Im Mittelmeergebiet ist die Wollige Eberwurz, Carlina lanata, beheimatet, die im Gebiet 1907 für den Hafen von Mannheim in Baden-Württemberg angegeben wird (Wagenitz 1987, Hand & Thieme 2023).
 

 

Quellen

Breitfeld M., Hertel E. & A. Baumann (2021): Flora Adventiva, eine Zusammenstellung der in Deutschland nachgewiesenen Pflanzen, welche nicht in den Bestimmungswerken erwähnt werden. 677 S.

Hand R. & Thieme M. (2023): Florenliste von Deutschland (Gefäßpflanzen), begründet von Karl Peter Buttler. https://www.kp-buttler.de/florenliste/index.htm

Hensen I., Welk E., Schubert K. & Seidler G. (2011): Prognosen zur Ausbreitung von Neophyten - Martin-Luther-Universität Halle-Wittenberg   http://chorologie.biologie.uni-halle.de//neophyten/NEO_MAP98.html

Hetzel G. (2006): Die Neophyten Oberfrankens. Floristik, Standortcharakteristik, Vergesellschaftung, Verbreitung, Dynamik. — Diss. Univ. Wurzburg, 160 S.

Jäger E. J., Ebel F., Hanelt P. & Müller G. K. (2008): In: Rothmaler, Exkursionsflora von Deutschland, Band 5, Krautige Zier- und Nutzpflanzen.
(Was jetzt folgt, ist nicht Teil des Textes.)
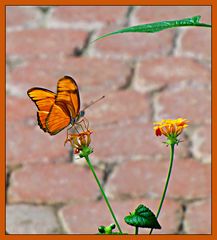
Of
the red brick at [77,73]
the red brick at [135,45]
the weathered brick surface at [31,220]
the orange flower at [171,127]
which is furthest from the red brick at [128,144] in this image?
the orange flower at [171,127]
Spektrum, 874 S.

Kästner A. (2002): Virtual Herbaria JACQ – Carlina acanthifolia – https://herbarium.univie.ac.at



Kew (2022): Kew science – Plants of the World Online - Plants of the World Online | Kew Science

Lippert W. & Meierott L. (2014) – Kommentierte Artenliste der Farn- und Blütenpflanzen Bayerns – Bayerische Botanische Gesellschaft, München, 407 S.

Meierott L., Fleischmann A., Klotz J., Ruff M. & W. Lippert (2024): Flora von Bayern – Haupt Verlag, Bern, 4 Bände.

Sebald O., Seybold S, Philippi G. & Wörz A. (1996): Die Farn- und Blütenpflanzen Baden-Württembergs, Bd. 6: Valerianaceae bis Asteraceae. Verlag E. Ulmer, Stuttgart.

Wagenitz G. (1987): in Gustav Hegi – Illustrierte Flora von Mitteleuropa, Band VI, Teil 4, 2.Auflage. Verlag Paul Parey, Berlin und Hamburg. 863 S.

Walter E. (1984): Die Akanthusblättrige Eberwurz (Carlina acanthifolia All.) – ein neuer Gast der Flora von Bamberg. – Naturforschende Gesellschaft Bamberg, 59. Ber.: 111 – 116.